Gold prices have dipped to their lowest level since the referendum in a big morning of movers-and-shakers on the global money markets.
An ounce of the yellow stuff on the spot exchange markets will set you back $1,292 this morning, down 1.5 per cent from yesterday's close. That is the lowest price for gold since the UK shocked financial markets by voting to leave the European Union.
The stumble comes as the pound sets a new 31-year low against the dollar after sliding into the $1.27 range following comments from Theresa May that she will trigger Article 50 by the end of March.
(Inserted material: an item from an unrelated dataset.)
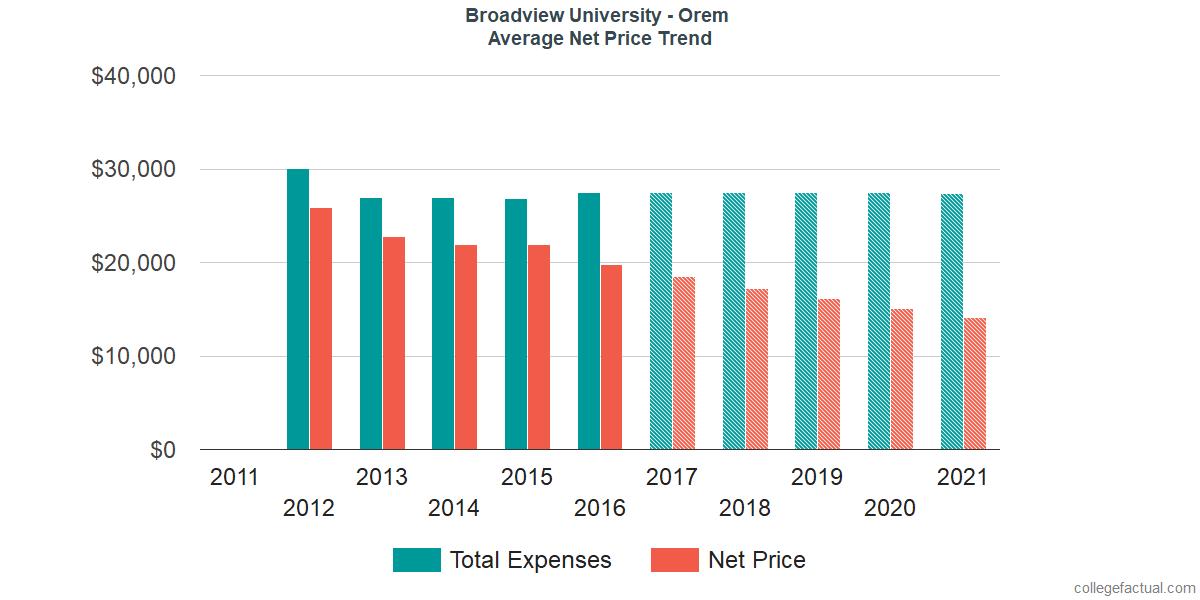Net Price Trends at Broadview University - Orem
The extra lurch downwards follows reports that she will not seek even a transitional arrangement where the UK remains in the Single Market or the European Economic Area.
Gold is still up by $240 an ounce since the beginning of the year, after surging higher throughout the first six months of the year amid various bouts of uncertainty.
Today's slip in the headline dollar price of gold corresponds with a mini-rally in the greenback. The US currency also jumped against the euro, which could have been knocked by May's comments, and it even climbed against the Japanese yen, typically seen as a safe haven currency.
Fawad Razaqzada, market analyst at Forex.com said the precious metal could slide further in the coming weeks.
"Gold does appear to be on a shaky footing, at least from a technical point of view anyway. The metal has now spent the best part of three months beneath its bearish trend line," he said.
The weak pound also sent the benchmark FTSE 100 index above 7,000 points for the first time since June 2015 and the FTSE 250 to a new all-time record high of 18,409.